Seleção:
Com capa de Gabriel Rolim e masterização de RHR, Mycelium Network traz um conjunto de cenas que se conectam de maneira sutil através do subterrâneo do disco. Paisagens e elementos vão e vêm de maneira circular, criando um território familiar que oscila entre momentos de maior introspecção e nostalgia e pontos de ebulição e euforia, todos carregados de uma intensidade muito sincera. Para criar este fluxo de sensações, Tha_Guts utiliza uma combinação de instrumentos acústicos como pianos, vozes e trompetes com beats minimalistas, grooves consistentes, elementos costurados com samples de sons da natureza e do cotidiano.

Arte: Gabriel Rolim

O disco é aberto por “Jacques”, música que se apresenta através da textura nostálgica das gravações em fita e da tranquilidade do som da água correndo, ferramenta muito utilizada na estética lo-fi. As vozes de pessoas conversando ao fundo e o barulho dos copos batendo lembram o conforto de uma sala de jantar, o que adiciona à nostalgia a sensação de uma memória estranhamente familiar. O piano e a voz aconchegante enchem a cena de beleza, o que fica acentuado pelo uso da nota sensível da escala menor harmônica.

“Burning In My Soul” dá sequência ao álbum com um groove mântrico, aquecido por um vocal de fundo que remete às labaredas de uma fogueira, enquanto a percussão, em contraponto com os granulados da fita, lembram os estalos da lenha. Os loops de vocais dão um tom urbano e moderno. Em “Deeper”, retornamos a uma paisagem introspectiva, onde melodias paralelas e polirritmia em espiral nos conduzem à profundidade do inconsciente, enquanto a voz, no imperativo, comanda e exige coragem: “go deeper”. A faixa termina com a chuva caindo e uma sensação de solidão. As referências aos primeiros trabalhos de Nicolas Jaar ficam evidentes nos beats minimalistas e melodias emotivas que percorrem o disco.

Trecho dos dados:

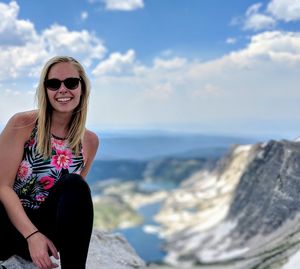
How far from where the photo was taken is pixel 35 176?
354 cm

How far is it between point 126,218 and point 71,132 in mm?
110990

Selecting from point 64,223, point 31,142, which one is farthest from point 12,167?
point 64,223

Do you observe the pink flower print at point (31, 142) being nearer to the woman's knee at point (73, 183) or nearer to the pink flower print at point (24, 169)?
the pink flower print at point (24, 169)

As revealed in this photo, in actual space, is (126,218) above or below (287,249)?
below

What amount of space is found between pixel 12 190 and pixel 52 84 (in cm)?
84

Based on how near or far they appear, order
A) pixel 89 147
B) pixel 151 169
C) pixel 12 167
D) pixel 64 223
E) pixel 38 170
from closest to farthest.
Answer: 1. pixel 64 223
2. pixel 12 167
3. pixel 38 170
4. pixel 89 147
5. pixel 151 169

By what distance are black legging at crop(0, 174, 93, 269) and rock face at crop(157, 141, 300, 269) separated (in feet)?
10.5

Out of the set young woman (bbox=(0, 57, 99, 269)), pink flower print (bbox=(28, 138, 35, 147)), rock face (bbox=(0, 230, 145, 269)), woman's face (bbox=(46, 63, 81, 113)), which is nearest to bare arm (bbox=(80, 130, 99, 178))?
young woman (bbox=(0, 57, 99, 269))

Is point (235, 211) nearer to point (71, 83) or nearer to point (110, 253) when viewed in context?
point (110, 253)

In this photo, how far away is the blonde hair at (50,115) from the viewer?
137 inches

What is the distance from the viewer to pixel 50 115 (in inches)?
142

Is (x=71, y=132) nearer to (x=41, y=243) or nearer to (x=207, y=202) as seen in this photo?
(x=41, y=243)

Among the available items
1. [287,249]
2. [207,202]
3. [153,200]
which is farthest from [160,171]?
[287,249]

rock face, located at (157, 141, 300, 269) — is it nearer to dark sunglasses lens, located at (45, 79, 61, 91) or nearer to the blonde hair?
the blonde hair
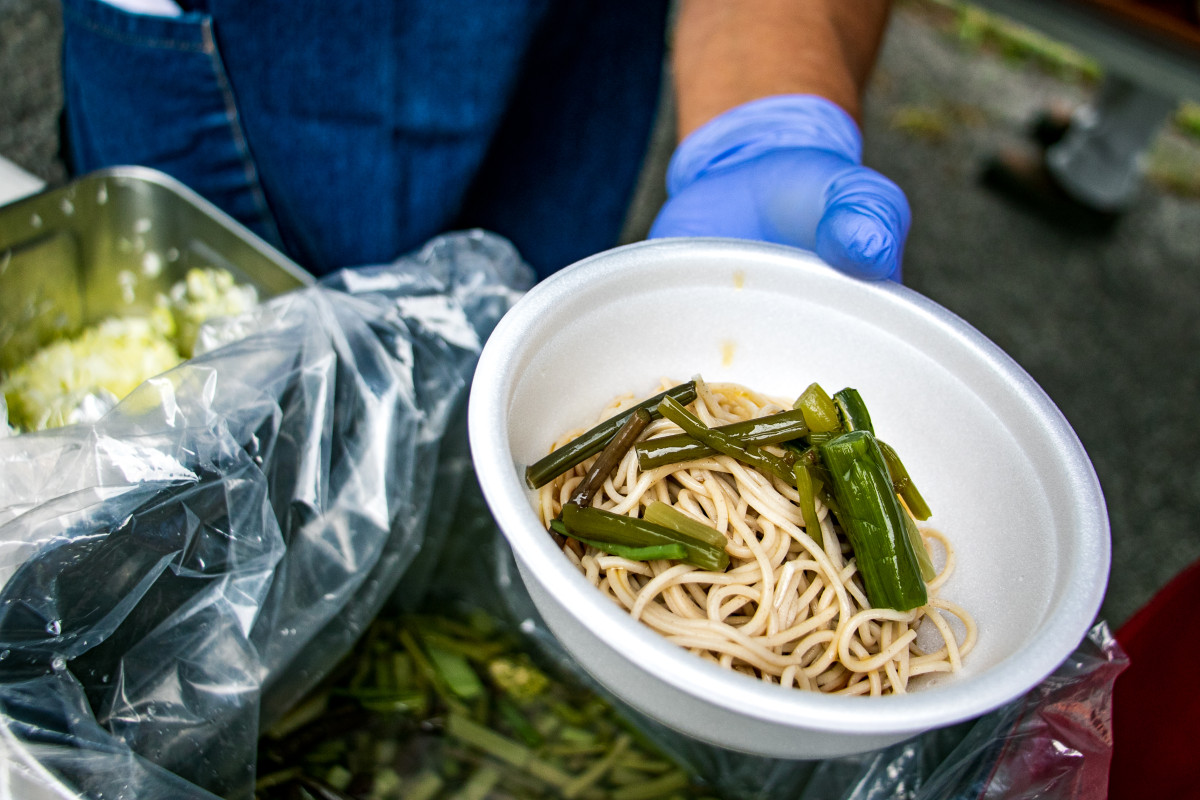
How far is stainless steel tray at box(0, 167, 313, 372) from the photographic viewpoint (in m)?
1.20

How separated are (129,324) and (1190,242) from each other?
178 inches

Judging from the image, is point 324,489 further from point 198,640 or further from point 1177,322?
point 1177,322

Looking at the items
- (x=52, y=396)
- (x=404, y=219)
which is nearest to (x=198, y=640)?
(x=52, y=396)

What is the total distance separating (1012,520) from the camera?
927mm

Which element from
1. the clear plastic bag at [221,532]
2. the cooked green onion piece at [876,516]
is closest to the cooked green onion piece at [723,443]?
the cooked green onion piece at [876,516]

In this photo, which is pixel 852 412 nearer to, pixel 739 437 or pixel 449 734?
pixel 739 437

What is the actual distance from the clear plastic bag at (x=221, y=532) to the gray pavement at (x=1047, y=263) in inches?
51.4

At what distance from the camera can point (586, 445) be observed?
0.97 meters

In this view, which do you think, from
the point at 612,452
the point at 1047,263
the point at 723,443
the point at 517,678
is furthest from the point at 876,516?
the point at 1047,263

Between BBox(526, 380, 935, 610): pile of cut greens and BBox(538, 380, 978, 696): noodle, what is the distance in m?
0.03

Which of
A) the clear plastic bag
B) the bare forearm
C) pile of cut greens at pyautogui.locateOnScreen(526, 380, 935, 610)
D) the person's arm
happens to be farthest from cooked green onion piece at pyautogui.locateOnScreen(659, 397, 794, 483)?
the bare forearm

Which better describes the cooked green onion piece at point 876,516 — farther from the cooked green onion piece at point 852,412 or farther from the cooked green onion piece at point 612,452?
the cooked green onion piece at point 612,452

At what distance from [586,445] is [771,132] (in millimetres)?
633

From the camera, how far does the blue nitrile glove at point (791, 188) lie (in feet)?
3.28
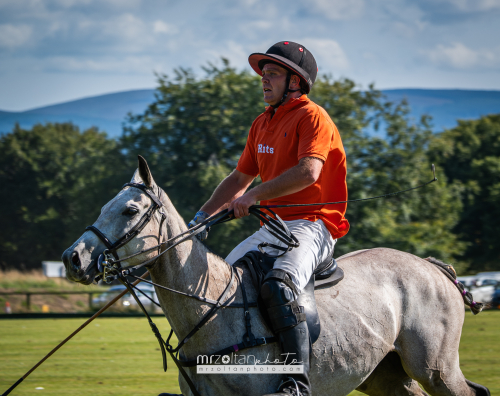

Objetivo:
Reproduza do texto sobre o disco o trecho que vai de "O disco é aberto" até "escala menor harmônica.", sem mudar nada. As linhas não têm nenhuma relação com o texto sobre o disco.

Resposta:
O disco é aberto por “Jacques”, música que se apresenta através da textura nostálgica das gravações em fita e da tranquilidade do som da água correndo, ferramenta muito utilizada na estética lo-fi. As vozes de pessoas conversando ao fundo e o barulho dos copos batendo lembram o conforto de uma sala de jantar, o que adiciona à nostalgia a sensação de uma memória estranhamente familiar. O piano e a voz aconchegante enchem a cena de beleza, o que fica acentuado pelo uso da nota sensível da escala menor harmônica.